Bun
Bun is an all-in-one JavaScript runtime, package manager, test runner, and bundler in a single binary. We rate it trial as a Tool that runs JavaScript and TypeScript. It targets Node.js API compatibility with faster startup. Adopt incrementally (bun install, bun test) before swapping the production runtime.
Blurb
Bun is a fast, incrementally adoptable all-in-one JavaScript, TypeScript and JSX toolkit. Use individual tools like bun test or bun install in Node.js projects, or adopt the complete stack with a fast JavaScript runtime, bundler, test runner, and package manager built in.
Summary
What it is: Bun ships one executable built with Zig on JavaScriptCore. It implements many Node and Web APIs natively. TypeScript and JSX run without extra config. Built-in SQLite, Redis, and PostgreSQL clients reduce dependency sprawl for common backends.

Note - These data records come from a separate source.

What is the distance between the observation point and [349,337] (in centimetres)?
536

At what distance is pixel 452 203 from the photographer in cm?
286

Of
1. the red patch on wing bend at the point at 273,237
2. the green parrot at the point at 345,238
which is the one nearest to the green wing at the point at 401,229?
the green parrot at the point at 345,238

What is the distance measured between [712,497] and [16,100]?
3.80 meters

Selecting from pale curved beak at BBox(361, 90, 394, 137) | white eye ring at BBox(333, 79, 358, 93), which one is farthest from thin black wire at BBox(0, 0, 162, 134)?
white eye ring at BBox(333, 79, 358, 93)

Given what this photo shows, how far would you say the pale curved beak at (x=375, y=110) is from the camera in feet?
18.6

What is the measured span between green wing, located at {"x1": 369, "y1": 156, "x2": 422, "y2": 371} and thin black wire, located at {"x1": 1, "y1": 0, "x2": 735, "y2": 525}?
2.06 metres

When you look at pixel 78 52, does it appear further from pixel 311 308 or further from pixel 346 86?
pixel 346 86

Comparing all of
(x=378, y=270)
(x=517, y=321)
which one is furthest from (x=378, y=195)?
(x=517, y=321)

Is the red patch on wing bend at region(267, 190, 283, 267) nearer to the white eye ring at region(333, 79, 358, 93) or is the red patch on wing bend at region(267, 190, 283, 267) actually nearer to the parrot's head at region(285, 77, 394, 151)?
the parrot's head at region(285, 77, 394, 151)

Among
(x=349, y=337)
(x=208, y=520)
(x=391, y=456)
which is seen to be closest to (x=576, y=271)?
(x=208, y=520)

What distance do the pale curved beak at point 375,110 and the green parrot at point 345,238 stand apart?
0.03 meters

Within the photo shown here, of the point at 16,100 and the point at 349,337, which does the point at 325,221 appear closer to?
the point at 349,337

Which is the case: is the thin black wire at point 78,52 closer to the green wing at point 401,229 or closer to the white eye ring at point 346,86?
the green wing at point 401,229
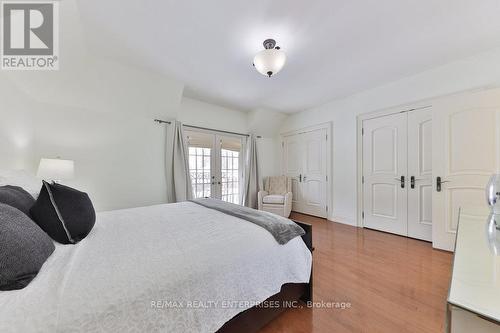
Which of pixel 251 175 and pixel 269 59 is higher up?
pixel 269 59

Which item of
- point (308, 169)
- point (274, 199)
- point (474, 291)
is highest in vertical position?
point (308, 169)

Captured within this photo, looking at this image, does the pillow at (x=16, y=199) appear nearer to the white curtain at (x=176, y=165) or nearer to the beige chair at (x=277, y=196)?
the white curtain at (x=176, y=165)

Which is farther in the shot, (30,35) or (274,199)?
(274,199)

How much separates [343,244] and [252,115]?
3207 millimetres

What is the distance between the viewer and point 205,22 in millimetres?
1883

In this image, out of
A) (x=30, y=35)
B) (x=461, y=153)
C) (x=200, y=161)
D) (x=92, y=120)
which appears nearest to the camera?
(x=30, y=35)

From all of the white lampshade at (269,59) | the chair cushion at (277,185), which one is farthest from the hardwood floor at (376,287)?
the white lampshade at (269,59)

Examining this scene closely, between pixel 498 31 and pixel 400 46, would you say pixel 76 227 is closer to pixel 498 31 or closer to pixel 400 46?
pixel 400 46

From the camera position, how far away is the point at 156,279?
869mm

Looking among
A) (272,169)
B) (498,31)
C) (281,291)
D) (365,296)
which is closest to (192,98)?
(272,169)

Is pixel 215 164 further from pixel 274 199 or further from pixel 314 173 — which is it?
pixel 314 173

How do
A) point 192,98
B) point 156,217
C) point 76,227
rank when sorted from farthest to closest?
point 192,98 < point 156,217 < point 76,227

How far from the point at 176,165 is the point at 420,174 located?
401 centimetres

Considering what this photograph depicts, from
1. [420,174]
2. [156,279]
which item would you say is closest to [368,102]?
[420,174]
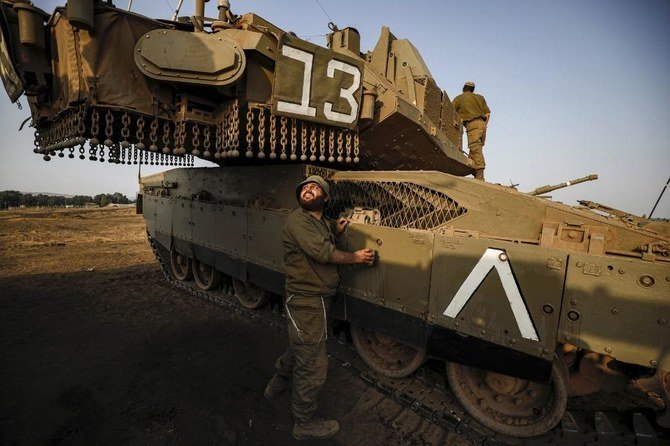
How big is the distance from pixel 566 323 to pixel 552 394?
3.17 ft

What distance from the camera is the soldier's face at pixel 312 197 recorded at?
2898 mm

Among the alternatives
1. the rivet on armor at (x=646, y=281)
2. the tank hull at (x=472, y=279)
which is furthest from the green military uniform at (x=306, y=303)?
the rivet on armor at (x=646, y=281)

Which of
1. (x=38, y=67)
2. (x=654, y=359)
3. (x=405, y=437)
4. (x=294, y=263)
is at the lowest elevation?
(x=405, y=437)

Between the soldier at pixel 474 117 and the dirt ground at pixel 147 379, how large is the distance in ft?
19.3

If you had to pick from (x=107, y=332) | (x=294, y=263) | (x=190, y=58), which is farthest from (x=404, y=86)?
(x=107, y=332)

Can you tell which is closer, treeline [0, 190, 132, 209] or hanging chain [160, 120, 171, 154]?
hanging chain [160, 120, 171, 154]

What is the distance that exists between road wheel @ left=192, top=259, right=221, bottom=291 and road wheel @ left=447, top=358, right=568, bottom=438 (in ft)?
16.3

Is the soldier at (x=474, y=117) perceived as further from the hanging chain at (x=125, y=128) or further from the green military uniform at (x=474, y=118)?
the hanging chain at (x=125, y=128)

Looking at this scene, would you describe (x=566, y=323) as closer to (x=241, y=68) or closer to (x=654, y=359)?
(x=654, y=359)

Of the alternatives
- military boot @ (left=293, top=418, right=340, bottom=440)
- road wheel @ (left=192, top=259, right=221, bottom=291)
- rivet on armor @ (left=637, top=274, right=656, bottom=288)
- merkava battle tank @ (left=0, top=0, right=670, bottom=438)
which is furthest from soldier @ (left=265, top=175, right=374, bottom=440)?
road wheel @ (left=192, top=259, right=221, bottom=291)

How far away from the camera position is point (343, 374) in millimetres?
3758

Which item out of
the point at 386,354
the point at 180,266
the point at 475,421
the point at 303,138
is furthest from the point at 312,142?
the point at 180,266

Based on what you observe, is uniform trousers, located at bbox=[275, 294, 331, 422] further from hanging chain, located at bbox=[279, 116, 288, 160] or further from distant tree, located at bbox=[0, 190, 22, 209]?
distant tree, located at bbox=[0, 190, 22, 209]

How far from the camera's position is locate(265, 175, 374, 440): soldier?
2.75m
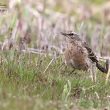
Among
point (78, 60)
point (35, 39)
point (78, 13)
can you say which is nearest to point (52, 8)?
point (78, 13)

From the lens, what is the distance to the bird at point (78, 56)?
34.6ft

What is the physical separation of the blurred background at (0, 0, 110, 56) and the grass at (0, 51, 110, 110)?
813mm

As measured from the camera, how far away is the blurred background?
465 inches

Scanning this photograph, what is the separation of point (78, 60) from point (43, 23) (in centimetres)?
369

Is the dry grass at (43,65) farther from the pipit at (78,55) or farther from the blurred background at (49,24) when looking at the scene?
the pipit at (78,55)

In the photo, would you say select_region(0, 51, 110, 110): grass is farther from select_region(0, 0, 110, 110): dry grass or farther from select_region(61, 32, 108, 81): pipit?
select_region(61, 32, 108, 81): pipit

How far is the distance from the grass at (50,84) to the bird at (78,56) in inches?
4.8

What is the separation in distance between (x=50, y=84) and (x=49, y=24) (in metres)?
5.61

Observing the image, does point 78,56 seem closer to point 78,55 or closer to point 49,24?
point 78,55

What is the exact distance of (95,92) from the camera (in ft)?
29.0

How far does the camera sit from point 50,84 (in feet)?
28.9

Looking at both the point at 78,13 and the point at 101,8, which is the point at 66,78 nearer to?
the point at 78,13

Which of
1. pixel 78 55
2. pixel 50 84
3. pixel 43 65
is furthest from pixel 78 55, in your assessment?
pixel 50 84

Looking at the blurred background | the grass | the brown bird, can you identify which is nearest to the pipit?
the brown bird
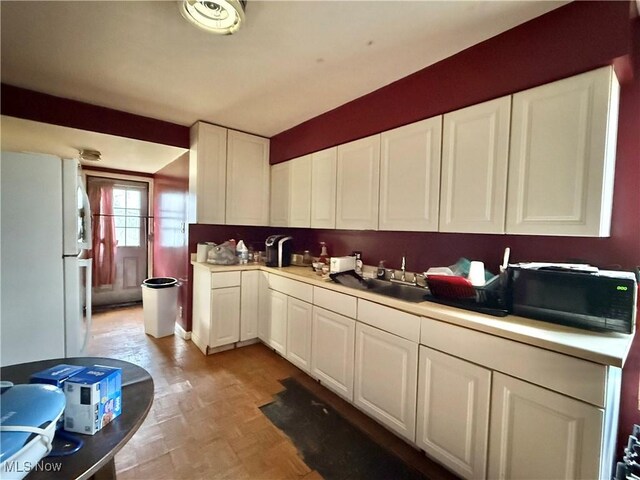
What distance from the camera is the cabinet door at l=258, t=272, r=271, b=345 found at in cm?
287

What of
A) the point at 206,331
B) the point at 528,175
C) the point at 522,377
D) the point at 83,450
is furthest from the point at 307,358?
the point at 528,175

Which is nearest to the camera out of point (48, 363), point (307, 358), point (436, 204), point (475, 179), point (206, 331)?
point (48, 363)

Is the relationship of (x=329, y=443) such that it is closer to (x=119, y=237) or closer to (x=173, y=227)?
(x=173, y=227)

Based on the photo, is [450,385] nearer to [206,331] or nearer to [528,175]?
[528,175]

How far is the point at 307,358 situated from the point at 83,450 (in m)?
1.77

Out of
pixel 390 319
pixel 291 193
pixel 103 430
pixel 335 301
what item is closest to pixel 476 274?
pixel 390 319

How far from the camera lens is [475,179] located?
1592mm

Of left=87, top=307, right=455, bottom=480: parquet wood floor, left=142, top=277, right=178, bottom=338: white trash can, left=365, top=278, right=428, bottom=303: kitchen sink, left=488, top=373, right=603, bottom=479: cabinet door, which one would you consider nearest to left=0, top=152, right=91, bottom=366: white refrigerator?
left=87, top=307, right=455, bottom=480: parquet wood floor

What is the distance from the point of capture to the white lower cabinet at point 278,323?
8.62ft

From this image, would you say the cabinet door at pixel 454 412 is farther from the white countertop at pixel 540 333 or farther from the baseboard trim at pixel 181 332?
the baseboard trim at pixel 181 332

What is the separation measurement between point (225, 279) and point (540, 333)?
2484mm

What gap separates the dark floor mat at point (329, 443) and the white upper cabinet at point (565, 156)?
146 centimetres

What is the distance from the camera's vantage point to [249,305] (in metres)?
2.97

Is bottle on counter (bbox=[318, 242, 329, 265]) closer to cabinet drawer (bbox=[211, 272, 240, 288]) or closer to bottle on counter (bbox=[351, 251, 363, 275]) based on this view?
bottle on counter (bbox=[351, 251, 363, 275])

When to use: New services where cold start and install speed matter. Scripts and CLIs that benefit from fast launch. Teams tired of juggling separate bundler, test, and package-manager tools. Drop-in trials on existing Node.js repos via bun install or bun test.
When to skip: Production stacks that depend on niche native addons untested on Bun. Org policy that mandates Node LTS only. Workloads where Node.js maturity and OpenJS governance outweigh raw speed.
Incremental path: Keep Node in CI while developers use Bun locally. Validate native modules and edge-case APIs before cutting over the runtime in production.
Details
| Tool | Role |
|---|---|
bun run | Execute scripts and TypeScript entrypoints |
bun install | npm-compatible lockfile and registry client |
bun test | Jest-compatible test runner with fast startup |
bun build | Bundle JS, TS, and JSX for server or browser targets |
Bun.serve | HTTP server with WebSocket support |
Compatibility: Bun aims for broad Node API parity but gaps remain in native addons and obscure modules. Run your test suite and integration checks before declaring parity.
Process management: PM2 supports Bun since v1. Same cluster and reload patterns apply as for Node.
Engine difference: JavaScriptCore (Safari) vs V8 (Node). Performance profiles differ; benchmark your app rather than assuming universal wins.
Alternatives: Node.js remains the conservative default JavaScript runtime on the server.